Die unterhalb Neuleiningen gelegene Obermühle hat eine lange und vielseitige Vergangenheit:
Von der Getreidemühle und Papiermühle entwickelte sie sich zur Steingutfabrik und beherbergt heute die Spedition Schulz. Sie befand sich im Besitz verschiedener, in der Gegend oft sehr bekannter Müller- und Papiermacher-Geschlechter, die teils durch tödliche Unfälle des Müllers oder durch die vielen Not- und Kriegszeiten ihr Hab und Gut verloren hatten. Die frühesten Quellen berichten von Hans Becker aus Kleinkarlbach, der 1615 von dem Müller Madern die Obermühle zum Preis von 800 Gulden erkaufte. Es folgten die Müllerfamilien Geißler, Lang, Friedrich, Mann, Mayer und Müller.
Laut Akt vom 16. April 1858 verkaufte Jacob Müller die Obermühle an David Adler zum Preis von 16000 Gulden. Nach dem Eintrag im Urkataster aus dem Jahre 1841 bestand der Besitz aus einem Wohnhaus mit Papiermühle und Keller, Getreidemühle mit 2 Mahlgängen und 1 Schälgang, Scheuer mit Keller, Stall, Waschküche, Kelterhaus, Holzschuppen, Hofraum mit Röhrbrunnen und Wasserrecht, um aus der Woogquelle mittels Wasserleitung (Deicheln) dasselbe zu nutzen.

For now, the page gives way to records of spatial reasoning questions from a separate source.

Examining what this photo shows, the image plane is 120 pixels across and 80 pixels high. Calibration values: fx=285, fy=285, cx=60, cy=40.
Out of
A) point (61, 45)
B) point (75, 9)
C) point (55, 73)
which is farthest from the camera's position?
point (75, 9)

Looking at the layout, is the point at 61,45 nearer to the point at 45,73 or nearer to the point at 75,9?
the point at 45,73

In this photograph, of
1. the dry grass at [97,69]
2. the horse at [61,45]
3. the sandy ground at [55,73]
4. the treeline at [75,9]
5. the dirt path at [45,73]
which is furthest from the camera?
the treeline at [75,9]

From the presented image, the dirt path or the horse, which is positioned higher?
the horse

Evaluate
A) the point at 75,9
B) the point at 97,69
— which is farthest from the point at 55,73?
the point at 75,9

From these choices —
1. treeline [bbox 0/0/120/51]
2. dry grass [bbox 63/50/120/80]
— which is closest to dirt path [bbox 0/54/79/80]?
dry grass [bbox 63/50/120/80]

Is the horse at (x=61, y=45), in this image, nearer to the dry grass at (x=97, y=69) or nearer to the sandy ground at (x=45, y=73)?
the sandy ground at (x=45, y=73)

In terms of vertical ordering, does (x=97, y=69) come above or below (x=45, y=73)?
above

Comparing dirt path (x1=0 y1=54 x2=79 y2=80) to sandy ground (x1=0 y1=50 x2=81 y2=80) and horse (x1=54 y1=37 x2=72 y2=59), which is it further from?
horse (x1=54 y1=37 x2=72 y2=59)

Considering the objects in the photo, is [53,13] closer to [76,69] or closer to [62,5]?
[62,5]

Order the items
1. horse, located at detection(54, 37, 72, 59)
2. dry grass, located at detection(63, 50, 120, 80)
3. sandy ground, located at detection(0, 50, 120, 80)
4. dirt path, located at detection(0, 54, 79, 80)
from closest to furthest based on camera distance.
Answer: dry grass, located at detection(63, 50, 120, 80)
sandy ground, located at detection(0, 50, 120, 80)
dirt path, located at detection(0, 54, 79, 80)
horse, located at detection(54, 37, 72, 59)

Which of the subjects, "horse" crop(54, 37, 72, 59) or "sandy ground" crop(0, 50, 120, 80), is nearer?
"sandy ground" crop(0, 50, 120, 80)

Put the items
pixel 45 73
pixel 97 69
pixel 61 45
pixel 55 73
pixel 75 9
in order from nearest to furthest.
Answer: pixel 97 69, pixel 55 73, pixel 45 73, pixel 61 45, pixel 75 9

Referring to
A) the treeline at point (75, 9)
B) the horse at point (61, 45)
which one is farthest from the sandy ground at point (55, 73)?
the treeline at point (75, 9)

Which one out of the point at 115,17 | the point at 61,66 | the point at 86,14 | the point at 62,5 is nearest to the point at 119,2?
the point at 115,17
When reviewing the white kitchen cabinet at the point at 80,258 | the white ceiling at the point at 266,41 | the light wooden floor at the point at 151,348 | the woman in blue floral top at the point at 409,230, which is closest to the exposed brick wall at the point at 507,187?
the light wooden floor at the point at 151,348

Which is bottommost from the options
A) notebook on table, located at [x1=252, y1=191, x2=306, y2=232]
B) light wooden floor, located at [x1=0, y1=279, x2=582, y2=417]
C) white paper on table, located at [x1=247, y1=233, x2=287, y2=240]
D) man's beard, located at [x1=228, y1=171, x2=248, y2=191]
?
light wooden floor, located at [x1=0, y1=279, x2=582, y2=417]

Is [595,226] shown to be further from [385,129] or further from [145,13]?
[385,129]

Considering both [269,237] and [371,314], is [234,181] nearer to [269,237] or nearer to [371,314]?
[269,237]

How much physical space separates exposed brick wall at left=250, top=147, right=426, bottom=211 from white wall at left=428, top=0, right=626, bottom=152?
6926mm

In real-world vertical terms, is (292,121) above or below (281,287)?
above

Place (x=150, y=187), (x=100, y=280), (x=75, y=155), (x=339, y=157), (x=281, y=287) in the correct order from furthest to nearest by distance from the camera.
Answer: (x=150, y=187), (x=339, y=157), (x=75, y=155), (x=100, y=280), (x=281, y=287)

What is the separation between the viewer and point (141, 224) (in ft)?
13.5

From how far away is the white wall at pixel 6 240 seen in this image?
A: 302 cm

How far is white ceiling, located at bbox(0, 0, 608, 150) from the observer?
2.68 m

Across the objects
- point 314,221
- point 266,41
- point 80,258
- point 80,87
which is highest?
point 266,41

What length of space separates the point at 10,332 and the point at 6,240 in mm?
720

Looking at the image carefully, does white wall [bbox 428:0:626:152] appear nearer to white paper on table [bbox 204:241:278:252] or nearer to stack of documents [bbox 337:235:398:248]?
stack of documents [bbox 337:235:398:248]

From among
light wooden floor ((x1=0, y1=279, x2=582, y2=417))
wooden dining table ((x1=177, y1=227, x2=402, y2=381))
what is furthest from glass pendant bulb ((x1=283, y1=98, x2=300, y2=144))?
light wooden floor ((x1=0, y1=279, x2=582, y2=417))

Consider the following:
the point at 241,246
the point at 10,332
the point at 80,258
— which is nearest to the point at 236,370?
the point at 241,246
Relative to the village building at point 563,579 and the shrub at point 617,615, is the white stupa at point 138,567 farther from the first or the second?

Am 16. Mai 1864 wurde dem Gesuch des David Adler von Neuleiningen nach Erteilung einer Konzession für die Errichtung einer Porzellanfabrik stattgegeben. Nach dem Ersten Weltkrieg gingen die Geschäfte schlecht, da die Steingutware immer mehr durch Emaille- und Aluminiumgeschirr verdrängt wurde. Die Belegschaft hatte unter Selbstaufopferung vergeblich eine Sanierung versucht, indem sie einige Wochen nur 5 RM Wochenlohn beanspruchte, während der Rest des vereinbarten Wochenlohnes dem Unternehmen zugute kam. Am 14. Juli 1933 wurde die Gesellschaft aufgelöst, am 28. Juni 1937 war die Liquidation beendet. Die siebzehn großen Öfen wurden abgerissen und der 40 m hohe Kamin am 3. September 1938 gesprengt. Die Produktion wurde in den Jahren 1929/30 eingestellt.

Die Felsenmühle zu Neuleiningen-Tal

Schon 1490 ist in einem Erbestands-Verleihungsbrief zu lesen, daß Pfalzgraf Philipp der Aufrichtige und Joannes von Dalberg, Bischof zu Worms, dem Hansen von Bergnitz, Zimmermann, und Elßen, dessen Eheweib, gegen jährlich 2 Pfund Heller einen Platz samt dessen Bezirk zur Überbauung erblich verliehen haben. Viele spätere Erbbeständer folgten. Unredliche Machenschaften gab es auch schon damals: So leitete der Obermüller Geißler das Wasser nach eigenem Gebrauch nicht weiter in den Triebwerkskanal zur Felsenmühle, sondern gleich in den Eckbach. Da die Unterlieger wegen des fehlenden Wassers nicht mehr mahlen konnten, mußte die Felsenmühle infolge der Einkommensverluste versteigert werden. Steigerer der Mühle war natürlich Mathias Geißler, der das gleiche Spiel später nocheinmal mit der unterhalb liegenden Walkmühle betrieb. Die Folge waren Auseinandersetzungen und nachfolgende Prozesse nicht nur unter den beiden Müllern, sondern auch zwischen den zwei Herrschaften Hochstift Worms und dem Grafen Leiningen-Hardenburg-Emichsburg. M. Geißler stellte außerdem den ersten Antrag auf Weinausschank in dieser Mühle an den damaligen Lehensherrn, das Hochstift Worms, und erhielt nach Prüfung des Antrages durch das Hochstift und das Amt Neuleinigen am 31. Mai 1749 die Genehmigung.
Am 8. April 1897 wurde vom Gemeinderat Kleinkarlbach die Konzession zum Betrieb einer Gastwirtschaft erteilt. Später erwarb die Steingutfabrik A. G. Jacobi, Adler & Cie. die Mühle zur Glasurherstellung. Die anderen Baulichkeiten sowie die Gastwirtschaft wurden vermietet, u. a. an die Bierbrauerei Gebr. Jost. Nach Liquidation der Firma 1937 ersteigerte der damalige Pächter Seibert das Anwesen. Während des Krieges 1939-1945 wurde der Tanzsaal der Felsenmühle als Kriegsgefangenenlager benutzt. Im Januar 1988 erwarb die Firma LKS das Anwesen, das sich damals in einem desolaten Zustand befand. Es waren viel Fleiß, Ausdauer und Mittel nötig, um im Jahre 1994 eine Weinstube mit Hotel und 1996 das Restaurant "Mühlenstube" eröffnen zu können.